Der Weblog JungleOfCalais entstand im März 2020, um die Situation der Exilierten im kontinentaleuropäisch-britischen Grenzraum während der Corona-Krise zu dokumentieren. Da direkte Recherchen aufgrund der Ausgangssperren momentan nicht möglich sind, wertet das Projekt die verfügbaren Medien- und Internetquellen aus und steht in Kontakt zu Akteuren vor Ort. Die Redaktion des Blogs lädt zur Mitarbeit an dem Projekt ein, das mit Unterstützung von bordermonitoring.eu kurzfristig begonnen werden konnte.

Die bisherigen Recherchen ergeben folgendes Bild:

In Calais lebten zu Beginn der Pandemie etwa 1000 Geflüchtete in prekären Zeltcamps, hinzu kommen etwa 500 in Grande-Synthe bei Dunkerque und weitere an anderen Orten Nordfrankreichs und Belgiens. Die Lebensbedingungen in den Camps sind menschenunwürdig und gesundheitsschädlich, was die Anfälligkeit für eine Infektion etwa mit dem Coronavirus stark erhöht. Der Zugang zu Wasser, Nahrung, Hygieneartikeln, elektrischem Strom, WLAN sowie medizinischer und rechtlicher Hilfe wird nur zu einem geringen Teil durch staatliche oder staatlich mandatierte Institutionen gewährleistet und beruht in der Hauptsache auf der Arbeit lokaler zivilgesellschaftlicher Vereinigungen und NGOs. Regelmäßige Räumungen durch die Polizei verstetigen die prekäre Situation und verhindern die Herausbildung einer migrantischen Infrastruktur in den Camps, ohne dass vor Ort alternative Unterkünfte bereitgestellt würden.

Vor allem in Calais haben sich die Räumungen zu einem absurden Ritual entwickelt: So wird das größte Camp, der „Jungle“ mit einer Ausdehnung von etwa 1000 x 200 Metern, seit Jahresbeginn täglich in den Morgenstunden geräumt, um nach dem Abzug der Polizei von den Bewohner_innen wieder in Besitz genommen zu werden.

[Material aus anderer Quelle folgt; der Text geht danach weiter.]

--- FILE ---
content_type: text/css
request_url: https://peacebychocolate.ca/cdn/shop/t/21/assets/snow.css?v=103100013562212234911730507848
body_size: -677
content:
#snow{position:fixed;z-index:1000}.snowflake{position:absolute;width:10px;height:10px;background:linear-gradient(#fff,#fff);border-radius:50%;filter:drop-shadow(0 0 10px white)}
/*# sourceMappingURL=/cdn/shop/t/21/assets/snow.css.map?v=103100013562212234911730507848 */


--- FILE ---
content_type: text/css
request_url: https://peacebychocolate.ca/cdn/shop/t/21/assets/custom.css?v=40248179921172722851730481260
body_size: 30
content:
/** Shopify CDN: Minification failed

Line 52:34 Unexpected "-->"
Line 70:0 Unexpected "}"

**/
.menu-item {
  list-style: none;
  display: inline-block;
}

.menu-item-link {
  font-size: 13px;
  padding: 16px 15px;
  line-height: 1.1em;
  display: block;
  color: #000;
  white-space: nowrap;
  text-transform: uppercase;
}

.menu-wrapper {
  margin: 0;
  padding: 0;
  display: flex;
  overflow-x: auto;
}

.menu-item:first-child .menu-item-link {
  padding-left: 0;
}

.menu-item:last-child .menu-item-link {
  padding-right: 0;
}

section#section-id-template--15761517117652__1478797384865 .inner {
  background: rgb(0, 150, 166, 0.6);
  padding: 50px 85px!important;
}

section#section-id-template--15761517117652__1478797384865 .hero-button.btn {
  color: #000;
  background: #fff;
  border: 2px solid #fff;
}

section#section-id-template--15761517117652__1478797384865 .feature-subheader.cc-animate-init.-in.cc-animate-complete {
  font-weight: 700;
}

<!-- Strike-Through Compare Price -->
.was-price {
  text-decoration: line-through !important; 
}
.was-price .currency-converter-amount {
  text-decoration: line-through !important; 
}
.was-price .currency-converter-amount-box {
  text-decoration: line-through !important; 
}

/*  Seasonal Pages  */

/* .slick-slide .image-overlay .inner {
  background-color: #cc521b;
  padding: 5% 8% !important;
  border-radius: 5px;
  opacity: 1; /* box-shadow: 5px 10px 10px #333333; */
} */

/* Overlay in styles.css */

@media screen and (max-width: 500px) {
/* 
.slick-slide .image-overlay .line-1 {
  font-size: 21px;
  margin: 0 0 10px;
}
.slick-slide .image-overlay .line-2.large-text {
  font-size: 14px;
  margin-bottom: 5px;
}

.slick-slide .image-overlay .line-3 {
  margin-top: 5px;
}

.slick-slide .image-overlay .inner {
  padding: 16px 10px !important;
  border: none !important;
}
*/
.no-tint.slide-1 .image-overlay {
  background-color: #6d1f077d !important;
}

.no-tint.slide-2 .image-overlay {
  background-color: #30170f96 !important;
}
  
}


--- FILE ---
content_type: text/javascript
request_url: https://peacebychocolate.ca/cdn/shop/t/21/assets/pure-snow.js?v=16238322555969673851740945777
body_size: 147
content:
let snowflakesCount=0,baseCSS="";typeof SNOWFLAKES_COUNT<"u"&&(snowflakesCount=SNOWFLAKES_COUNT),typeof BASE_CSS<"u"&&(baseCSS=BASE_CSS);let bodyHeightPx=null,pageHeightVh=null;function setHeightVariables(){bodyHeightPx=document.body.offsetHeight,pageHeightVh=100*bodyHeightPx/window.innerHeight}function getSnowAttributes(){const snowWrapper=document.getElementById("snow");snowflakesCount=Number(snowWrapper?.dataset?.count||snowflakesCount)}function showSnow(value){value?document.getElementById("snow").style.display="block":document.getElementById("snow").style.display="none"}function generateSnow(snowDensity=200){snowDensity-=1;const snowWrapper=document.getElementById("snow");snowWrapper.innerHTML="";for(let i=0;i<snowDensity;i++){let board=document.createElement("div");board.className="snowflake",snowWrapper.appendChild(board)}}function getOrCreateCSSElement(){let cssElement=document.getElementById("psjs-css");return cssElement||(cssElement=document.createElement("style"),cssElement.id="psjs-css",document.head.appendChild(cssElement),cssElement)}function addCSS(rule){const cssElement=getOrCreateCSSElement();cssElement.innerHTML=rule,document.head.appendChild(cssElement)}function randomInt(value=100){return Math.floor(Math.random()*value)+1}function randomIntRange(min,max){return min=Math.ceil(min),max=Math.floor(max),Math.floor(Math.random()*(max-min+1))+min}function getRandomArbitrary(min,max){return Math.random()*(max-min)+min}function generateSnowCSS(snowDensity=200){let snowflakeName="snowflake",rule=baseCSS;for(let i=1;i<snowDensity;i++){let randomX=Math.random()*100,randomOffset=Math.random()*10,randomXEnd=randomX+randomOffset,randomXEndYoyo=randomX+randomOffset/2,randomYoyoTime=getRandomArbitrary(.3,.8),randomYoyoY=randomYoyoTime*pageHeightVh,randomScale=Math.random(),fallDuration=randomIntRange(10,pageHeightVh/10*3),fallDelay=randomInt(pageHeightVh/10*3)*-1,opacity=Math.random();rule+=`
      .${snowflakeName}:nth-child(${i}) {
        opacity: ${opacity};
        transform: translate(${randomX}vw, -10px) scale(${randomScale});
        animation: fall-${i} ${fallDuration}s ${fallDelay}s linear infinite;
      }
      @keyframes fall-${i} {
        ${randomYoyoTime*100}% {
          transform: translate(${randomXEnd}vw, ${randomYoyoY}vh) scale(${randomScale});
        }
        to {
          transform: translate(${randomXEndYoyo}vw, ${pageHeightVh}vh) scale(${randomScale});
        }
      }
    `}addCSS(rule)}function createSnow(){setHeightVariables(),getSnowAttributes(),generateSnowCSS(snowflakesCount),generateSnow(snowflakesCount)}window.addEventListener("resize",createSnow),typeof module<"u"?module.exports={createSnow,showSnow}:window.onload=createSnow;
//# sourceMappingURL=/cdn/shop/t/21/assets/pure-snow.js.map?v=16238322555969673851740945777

Seit dem Beginn des Lockdown in Frankreich am 17. März unternahmen die Behörden nur halbherzige Versuche, die Ausbreitung des Coronavirus im Jungle und den anderen Camps zu unterbinden. Allgemeine Ratschläge, Verhaltensregeln und Verbote sind dort nicht einzuhalten, haben jedoch die zivilgesellschaftliche Hilfe erschwert und zum Teil unmöglich gemacht. Eine Kücheninitiative, die seit Jahren warme Mahlzeiten für die Verteilung in den Camps zubereitete, hat ihre Arbeit vorübergehend ausgesetzt. Mehrere Vereinigungen und Beobachter_innen berichten von einer massiven Verschlechterung der Versorgungslage sowie der medizinischen Situation.

Eine Evakuierung von Campbewohner_innen wurde nach dem Auftreten erster Corona-Infektionsfälle Anfang April unterbrochen, wobei die Kapazitäten an bereitgestellten Unterkunftsplätzen lediglich für einen Teil der Bewohner_innen ausreichen würden.

Währenddessen setzte die Präfektur Pas-de-Calais während des Lockdown und nach dem Auftreten der ersten Infektionen die Räumungen fort. Für den Zeitraum vom 17. März bis zum 4. April sind 54 Räumungen in erneute Obdachlosigkeit dokumentiert. Außerdem nutzte die Polizeibehörde die Ausgangsbeschränkungen, um die humanitäre Hilfe in den Camps sowie die Dokumentation der Menschenrechtssituation mit Bußgeldern zu sanktionieren, was bis zum 8. April 18 mal geschah.

Anders entwickelte sich die Situation in der belgischen Hauptstadt Brüssel, wo ebenfalls etwa 500 Migrant_innen auf ihrem Weg nach Großbritannien unter prekären Bedingungen lebten. Innerhalb weniger Tage stellten die lokalen und regionalen Behörden Unterkünfte bereit, die von einer zivilgesellschaftlichen Organisation betrieben werden.